As a result of these experiences, Mark's vision for Scottish politics is all about the sharing of power.  He hates the Westminster model of politics where there are two opposing sides, where the opposition undermines the government and then, after an election and a change of governing party, they simply swap roles.  He wants a "model of working together based on support and developing ideas".  He would like things to be done the Swedish way, where the other parties support the Executive on an issue by issue basis. This is why he thinks that the Green Party should never enter into a coalition government, because in a coalition partnership the smaller party is pressured into supporting the policies of the biggest party.  But he thinks that PR is a much healthier electoral system, as it gives people more choice.

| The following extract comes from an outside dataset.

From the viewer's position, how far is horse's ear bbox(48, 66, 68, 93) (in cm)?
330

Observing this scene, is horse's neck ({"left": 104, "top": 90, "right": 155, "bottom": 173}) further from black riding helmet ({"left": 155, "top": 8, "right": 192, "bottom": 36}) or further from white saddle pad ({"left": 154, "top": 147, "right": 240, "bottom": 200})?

He recalled the former MSP John McAllion saying that "his biggest disappointment in the last Parliament was that there were only ever seven different points of view and the final three points of view were only held by one person!".

Speaking about different points of view, Mark thinks that the churches have a very important role in changing the political culture by recognising the internal diversity that exists within churches and putting forward that diversity as a legitimate response.  By doing so, the churches can play a key role in facilitating multiple points of view and thus prevent people with extreme positions from hijacking proceedings.

When Mark eventually does get to escape from his MSP life of meetings, meetings, meetings and more meetings, he likes to indulge his love of cooking and cycling.  He loves to make and eat Indian food, although "I find that my salary has gone up and my time has gone down, so I find I am eating more and making less".  It's just as well then that cycling is one of his other passions!